Location
- Wheelwright Lane Ash Green near Coventry, Warwickshire, CV7 9RA England 52°27′22″N 1°30′24″W﻿ / ﻿52.4561°N 1.5066°W

Information
- Former name: Rushton Hall School
- Type: Special school
- Established: 1957
- Closed: 7 November 2018
- Department for Education URN: 122155 Tables
- Ofsted: Reports
- Gender: Coeducational
- Age: 2 to 19

= RNIB Pears Centre for Specialist Learning =

Former special school in Warwickshire, England

RNIB Pears Centre for Specialist Learning, formerly Rushton Hall School, was a school and children’s home for young people who were blind or partially sighted and who also had multiple disabilities or complex needs such as severe or profound learning disabilities, physical disabilities, additional sensory impairment, healthcare needs and autistic spectrum disorders. The school, based just outside Coventry, was run by RNIB (Royal National Institute of Blind People).

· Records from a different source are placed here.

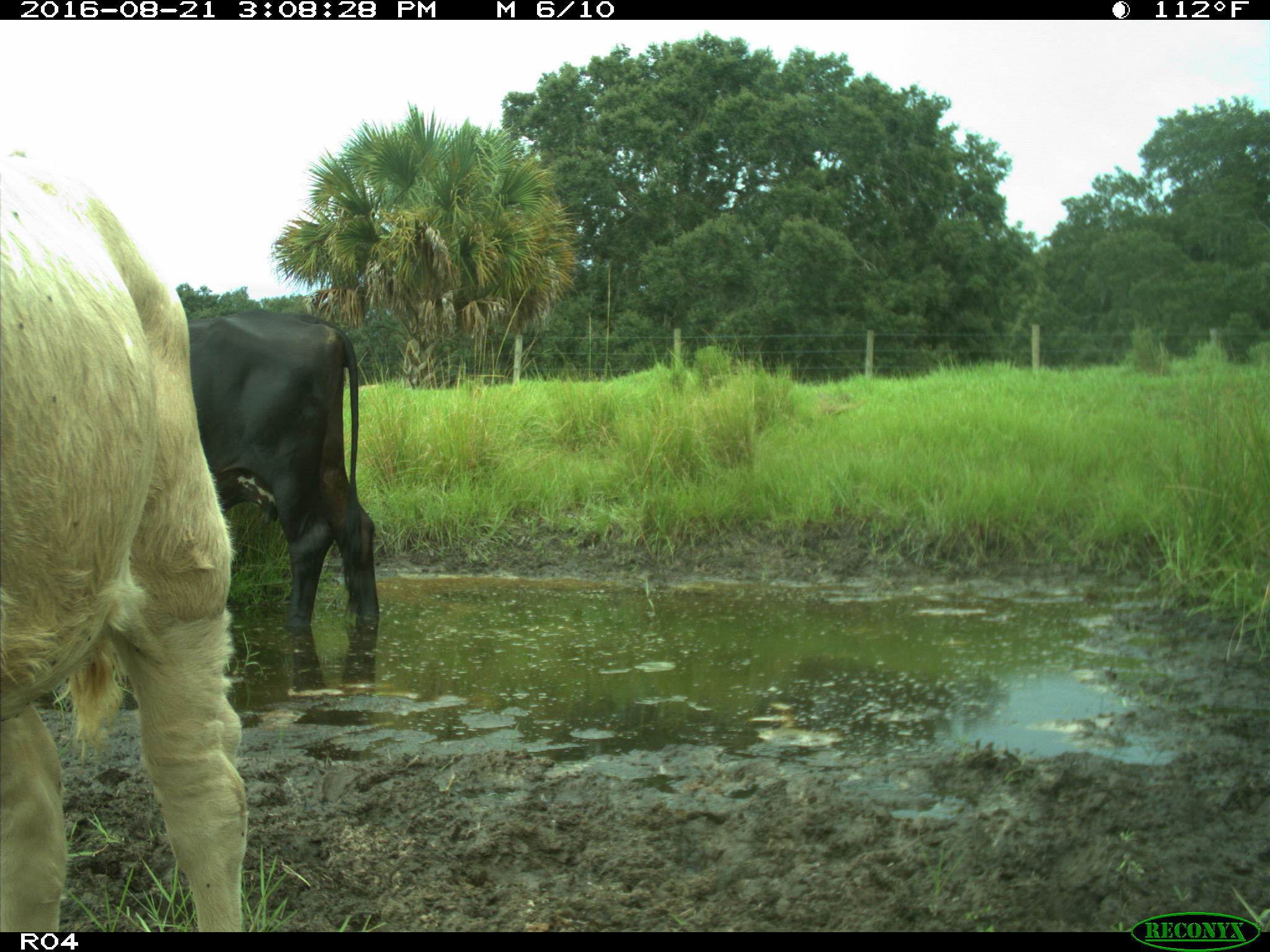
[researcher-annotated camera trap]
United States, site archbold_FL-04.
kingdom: Animalia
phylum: Chordata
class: Mammalia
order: Artiodactyla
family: Bovidae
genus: Bos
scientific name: Bos taurus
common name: domestic cow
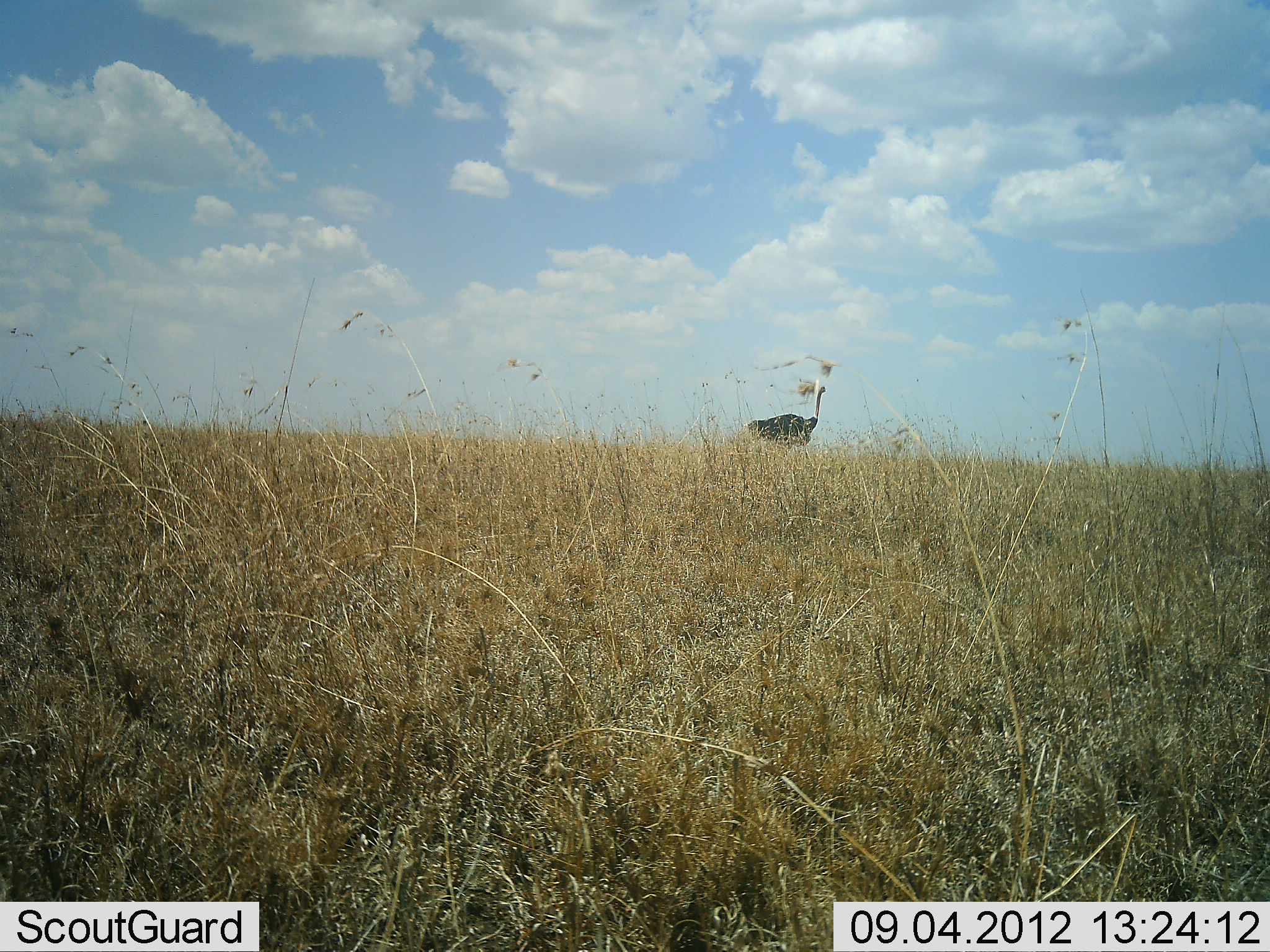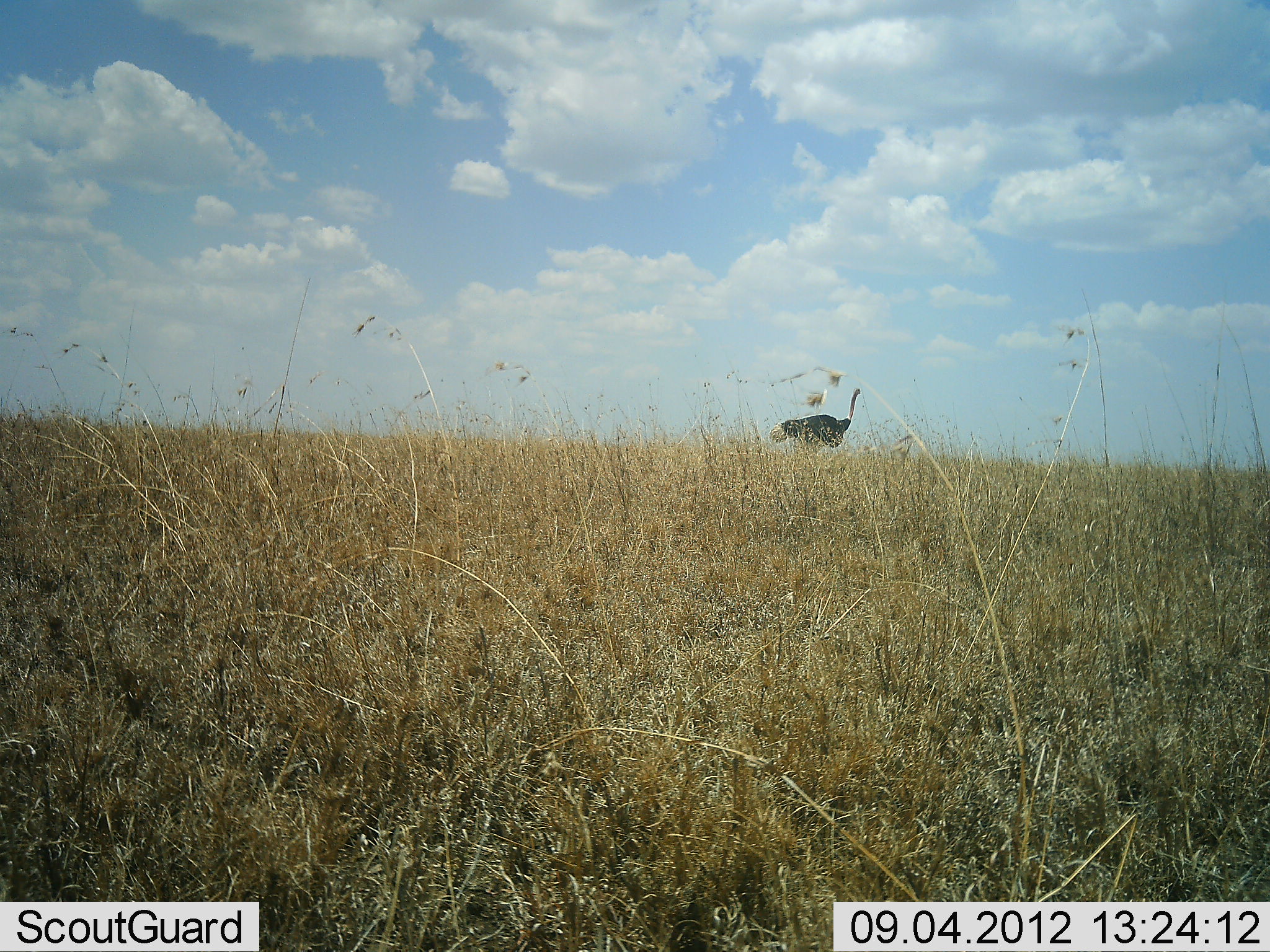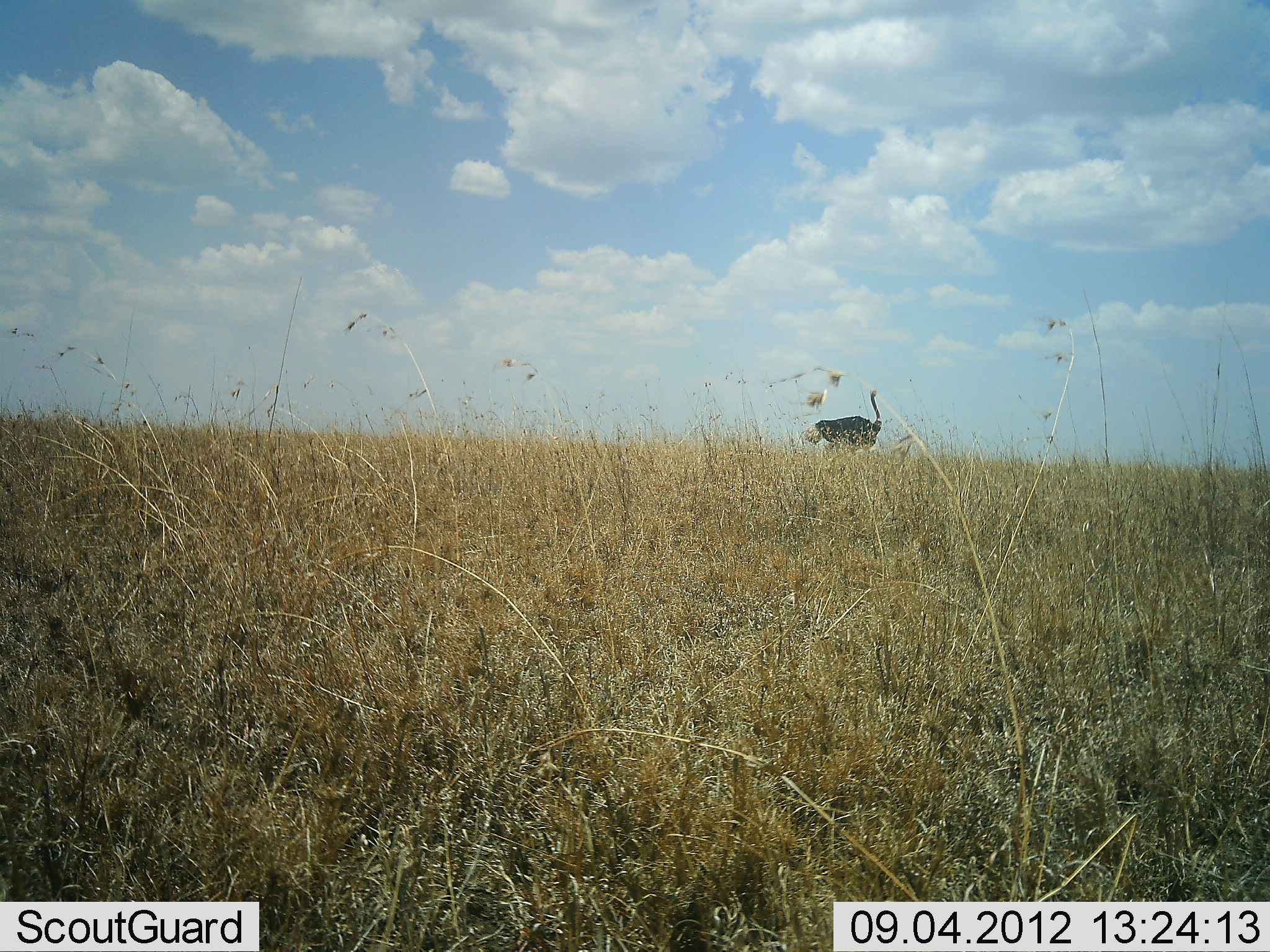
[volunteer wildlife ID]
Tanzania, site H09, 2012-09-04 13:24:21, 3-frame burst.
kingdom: Animalia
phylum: Chordata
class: Aves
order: Struthioniformes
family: Struthionidae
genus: Struthio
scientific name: Struthio camelus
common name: ostrich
Ostrich (Struthio camelus), count 1. Behavior (volunteer vote fractions): standing 9%, resting 0%, moving 91%, interacting 0%. Young present (vote fraction): 0%. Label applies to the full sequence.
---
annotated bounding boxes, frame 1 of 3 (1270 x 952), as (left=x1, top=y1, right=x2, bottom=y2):
animal: (left=746, top=385, right=828, bottom=454)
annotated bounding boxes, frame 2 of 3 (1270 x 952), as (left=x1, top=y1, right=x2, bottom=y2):
animal: (left=768, top=386, right=863, bottom=460)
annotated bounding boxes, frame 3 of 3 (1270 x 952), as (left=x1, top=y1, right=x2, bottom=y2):
animal: (left=802, top=388, right=883, bottom=462)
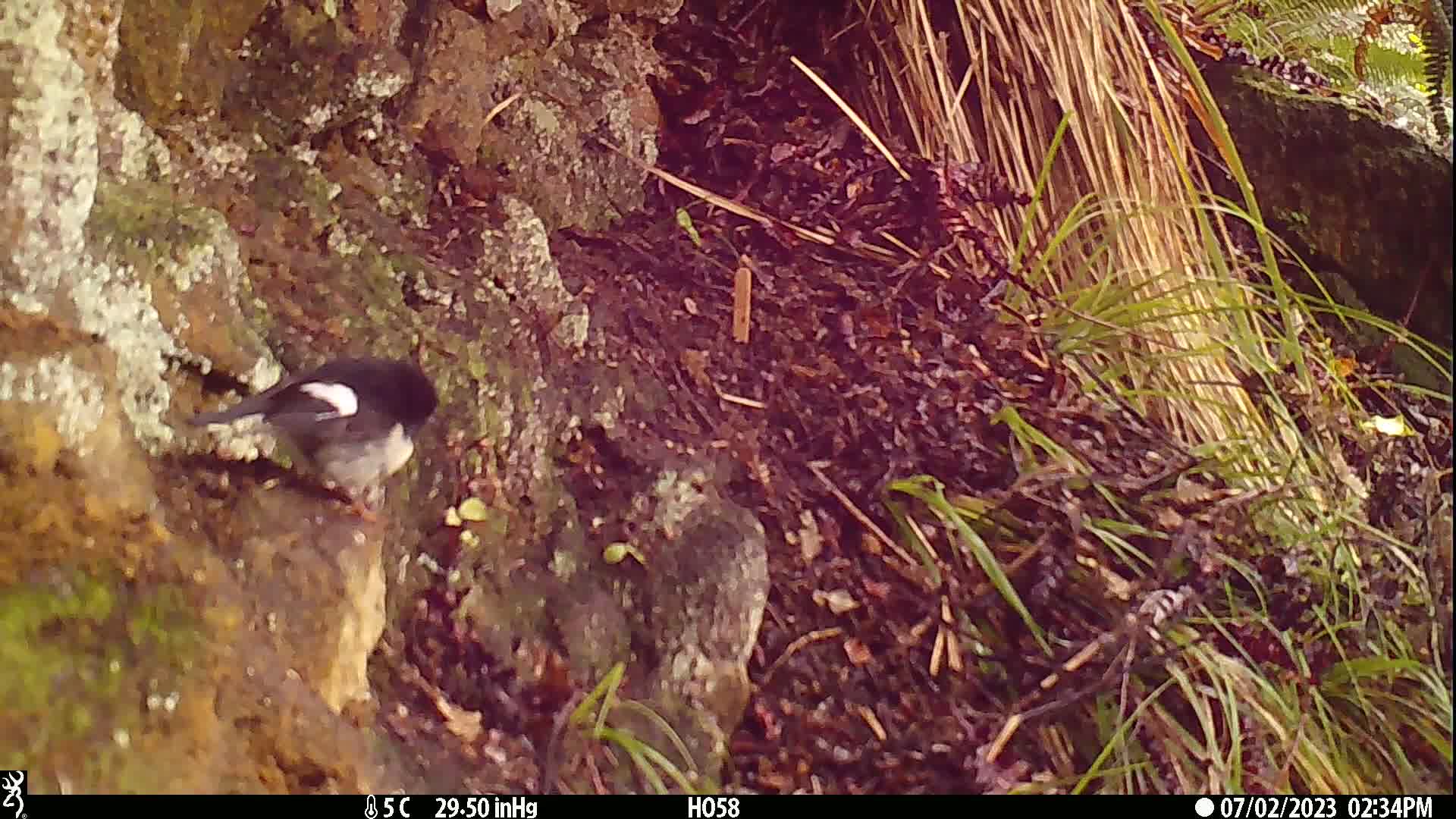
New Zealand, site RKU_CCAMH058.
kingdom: Animalia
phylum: Chordata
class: Aves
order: Passeriformes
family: Petroicidae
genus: Petroica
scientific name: Petroica macrocephala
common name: tomtit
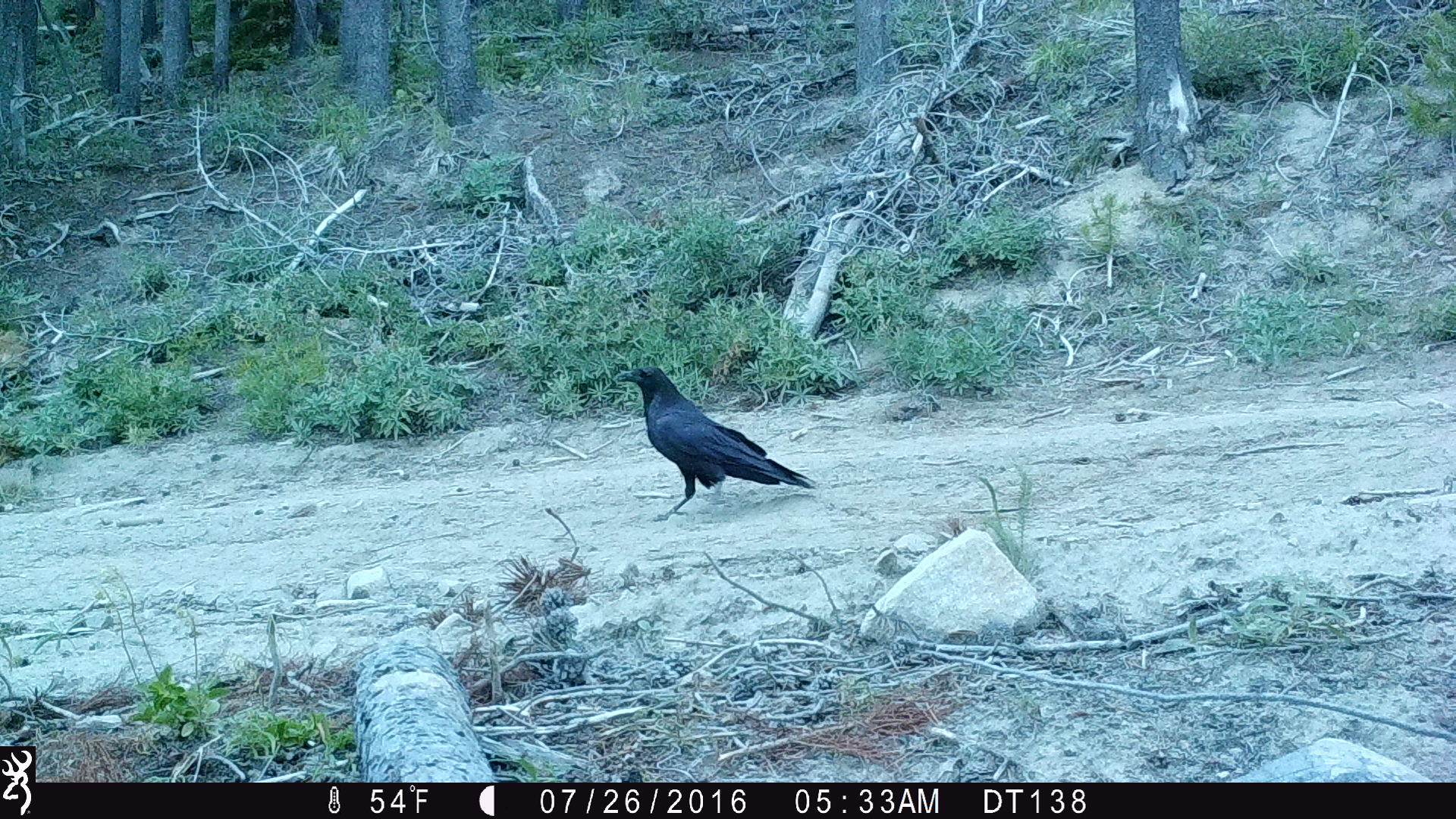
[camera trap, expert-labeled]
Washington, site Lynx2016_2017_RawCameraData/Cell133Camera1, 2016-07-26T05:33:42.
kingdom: Animalia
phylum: Chordata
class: Aves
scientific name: Aves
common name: birds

RNIB Pears Centre was categorised by Ofsted as a special, non-maintained school for 2- to 19-year-olds and as a children's home. Each service was inspected separately by Ofsted. The children's home was rated as "Outstanding" by Ofsted in November 2011. The school also achieved an "Outstanding" Ofsted grading in February 2013, but in November 2017 it was graded as "Inadequate".

The Charity Commission for England and Wales launched an inquiry into the school in 2018 following a sexual abuse allegation. Its report, published in 2020 after a two-year investigation, described a "catalogue of serious failings" at the school and said that "This is one of the worst examples we have uncovered of poor governance and oversight having a direct impact on vulnerable people".

On 4 September 2018 RNIB announced that both the children's home and school would close; the closure took place on 7 November 2018.

==History==
The school was founded in 1957, at Rushton Hall in Northamptonshire. In 2002, it moved to a shared site with Exhall Grange School in Coventry.

From 2009 to 2012 the entire school site was redeveloped, creating a new school building, five new bungalows and a new reception/administration building.

In May 2011, Rushton School and Children's Home was renamed RNIB Pears Centre for Specialist Learning, in recognition of the Pears Foundation's investment of £1.1 million towards the redevelopment work.

Anne, Princess Royal reopened the renamed school on 13 September 2012.

==Charity Commission inquiry==
The Charity Commission for England and Wales made a two-year inquiry, starting in March 2018, into the residential school after allegations of sexually abusive practice. The Commission's report found that the institution had exposed vulnerable children to harm and said that it was "one of the worst examples" it had ever uncovered. It also said that the RNIB-run school's failings had a serious impact on vulnerable people and recorded several cases of distress and harm to young disabled children.

RNIB said it had attempted to "turn the service around" after the Commission published its report.

When the Commission published its report, RNIB issued an apology, saying that the findings "represent(s) a low point in our 152-year history". The findings included a child whose feet were injured because they wore shoes that were too small for three months. Moreover, the inquiry found a "disproportionately high number of basic medication errors" with one epileptic child suffering an increase in seizures. It also found that the school failed to document physical restraint incidents.